:: PROBLEM TO WORK ON ::
In the residuals transcript below, what is the level 2 residual in the multilevel case?

━━ GIVEN PASSAGE ━━

Residuals

A transcript of Residuals presentation, by Rebecca Pillinger

To watch the presentation go to Residuals - listen to voice-over with slides and subtitles (If you experience problems accessing any videos, please email info-cmm@bristol.ac.uk)
See also - Residuals FAQs

Let's begin by revising residuals for a single level model. So in this case, the residual for each observation is just the difference between the value of y predicted by the equation and the actual value of y that we observe. So in other words it's an estimate for the error term e_i.

So, we can write it like this in symbols- y_i hat is the predicted value of y and y_i is the observed value of y

And that means we can calculate the residuals like this, taking the predicted value from the observed value.

If we want a visual way to think of this, then the residual is simply the distance between the data point and the regression line.

So here we have a graph with lots of data points and a regression line, and if we now add on a couple of residuals, here we have in pinky-purple e_43, that's the residual for observation 43, and you can see that's just the distance between the data point and the regression line, and then over on the left, in green, we have e_20, that's the residual for the 20th observation, and again you can see it's the distance between the data point and the regression line.

So now, going to the multilevel case, we have the same basic idea, but it's a bit more complicated now, because we have two error terms, so that means we're going to have two residuals: an estimate for u_j and an estimate for e_ij.

So the level 2 residual, the estimate for u_j, is just the distance from the overall regression line to the line for the group.

So if we have a look at the graph again, we can imagine that these are exam results, so along the x-axis we have the score at age 11 and on the y-axis we have the score at age 16, and the colours show which school each pupil belongs to, so two points that are the same colour are two pupils from the same school, and we can add in now the lines for each school, and now the level two residuals, so in pinky purple we have u_7, that's the level two residual for school 7, you can see it's the distance between the line for school 7 and the overall regression line, and then in green we have u_3, that's the level two residual for school 3, and again you can see that's the distance between the overall regression line and the line for school 3.

So then the other residual that we have is the estimate for e_ij, the level one residual, and that's the distance from the line for the group to the data point.

So, going back to the graph, we have in pinky purple e_1,7, that's the residual for pupil 1 in school 7, the level one residual, and you can see that's the distance between the data point and the line for school 7, and then in green, we've got e_5,3, that's the level one residual for pupil 5 in school 3, and again you can see that's the distance between the observation for pupil 5 in school 3, and the line for school 3.

━━━
━━ INFORMATION PROVIDED ━━

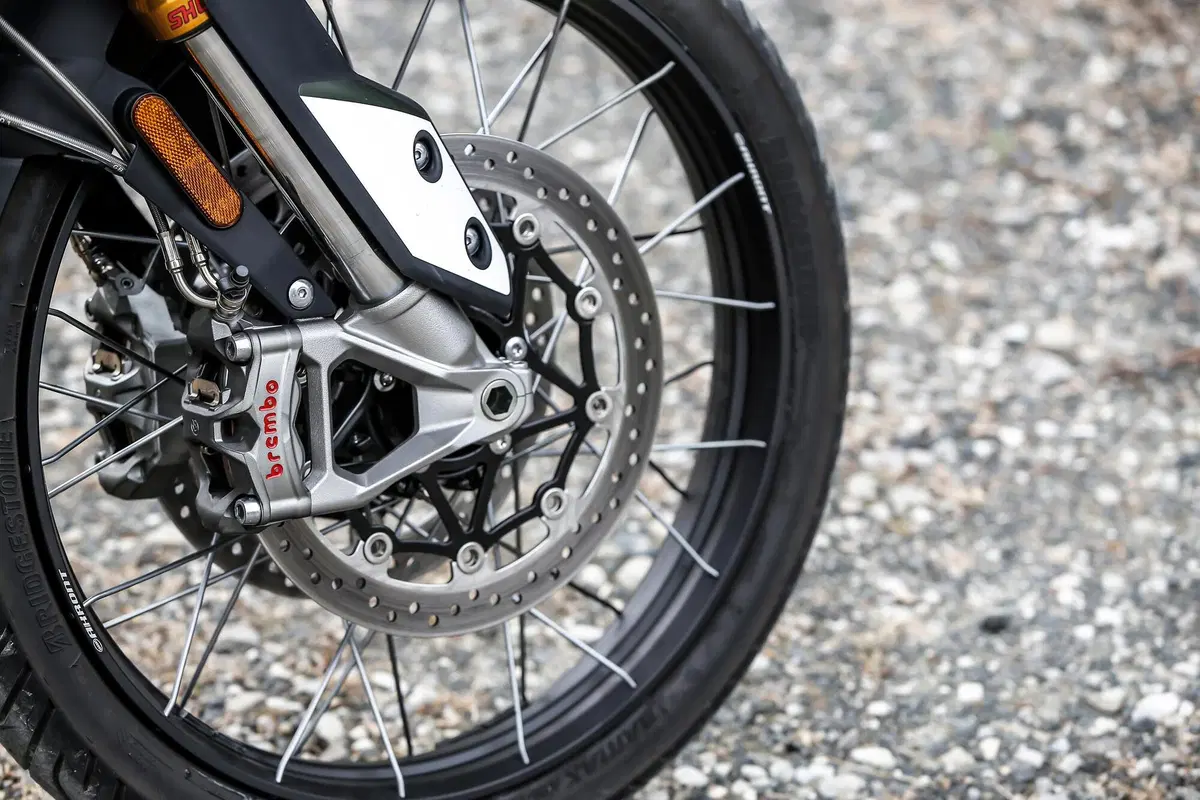 Honda Africa Twin 1100 vs Triumph Tiger Rally 900: SFIDA MAXIENDURO 2020 (10)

━━━

:: ANSWER TO THIS PROBLEM ::
It is the estimate for u_j: the distance from the overall regression line to the line for the group.